“Implementasi SATUSEHAT bukan hanya sekadar mengikuti regulasi, tetapi merupakan lompatan besar untuk meningkatkan kualitas layanan kesehatan bagi masyarakat Makassar,” ujar Nursaidah.
“Dengan satu data kesehatan yang terintegrasi, tenaga kesehatan dapat mengambil keputusan medis yang lebih cepat dan tepat, serta menghilangkan duplikasi data pasien,” sambungnya.
Fokus Pendampingan: Integrasi Sistem dan SDM
Kegiatan pendampingan yang diselenggarakan ini berfokus pada dua aspek utama:
Pendampingan Teknis: Memastikan seluruh sistem informasi kesehatan di Fasyankes Makassar, khususnya di Puskesmas, dapat terhubung (interoperabilitas) dan mengirimkan data pasien secara akurat dan real-time ke Platform SATUSEHAT.
Penguatan Kapasitas SDM: Memberikan pelatihan intensif kepada tenaga kesehatan dan staf administrasi mengenai penggunaan platform, standardisasi pencatatan rekam medis elektronik (RME), serta tata kelola keamanan data pasien sesuai standar Kemenkes.
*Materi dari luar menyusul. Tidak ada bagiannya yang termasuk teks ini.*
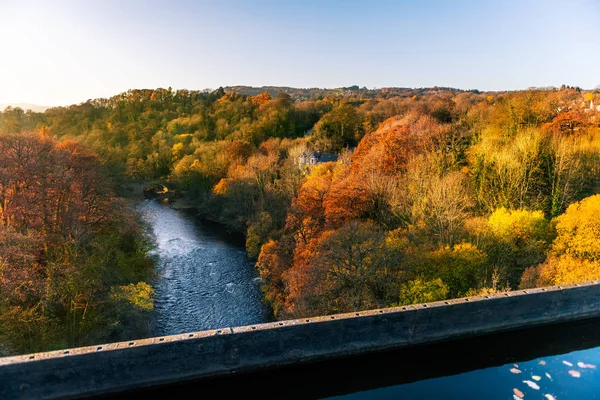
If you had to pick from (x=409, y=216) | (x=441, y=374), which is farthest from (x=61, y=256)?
(x=409, y=216)

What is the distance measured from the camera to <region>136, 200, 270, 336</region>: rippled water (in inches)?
902

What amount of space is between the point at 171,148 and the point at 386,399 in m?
54.0

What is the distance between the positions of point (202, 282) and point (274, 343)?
16.3 metres

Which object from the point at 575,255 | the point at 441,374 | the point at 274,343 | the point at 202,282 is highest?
the point at 575,255

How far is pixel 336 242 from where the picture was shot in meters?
18.3

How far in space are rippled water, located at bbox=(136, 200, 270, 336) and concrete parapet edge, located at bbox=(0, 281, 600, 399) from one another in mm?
9985

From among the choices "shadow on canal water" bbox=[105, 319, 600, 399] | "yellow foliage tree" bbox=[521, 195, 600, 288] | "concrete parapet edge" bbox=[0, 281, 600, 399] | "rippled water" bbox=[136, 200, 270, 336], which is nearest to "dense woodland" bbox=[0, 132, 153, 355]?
"rippled water" bbox=[136, 200, 270, 336]

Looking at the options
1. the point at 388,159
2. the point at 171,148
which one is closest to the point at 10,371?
the point at 388,159

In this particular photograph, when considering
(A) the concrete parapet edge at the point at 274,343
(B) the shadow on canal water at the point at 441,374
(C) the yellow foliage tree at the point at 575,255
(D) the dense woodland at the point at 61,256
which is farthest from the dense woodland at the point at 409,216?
(B) the shadow on canal water at the point at 441,374

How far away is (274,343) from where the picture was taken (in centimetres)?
1267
Puskesmas Kassi-Kassi yang menjadi tuan rumah acara ini, merupakan salah satu Puskesmas Rawat Inap di wilayah Rappocini, Makassar. Kesiapan fasilitas seperti Puskesmas Kassi-Kassi dalam mengimplementasikan RME SATUSEHAT akan menjadi pilot project dan role model bagi Fasyankes lain di Kota Makassar.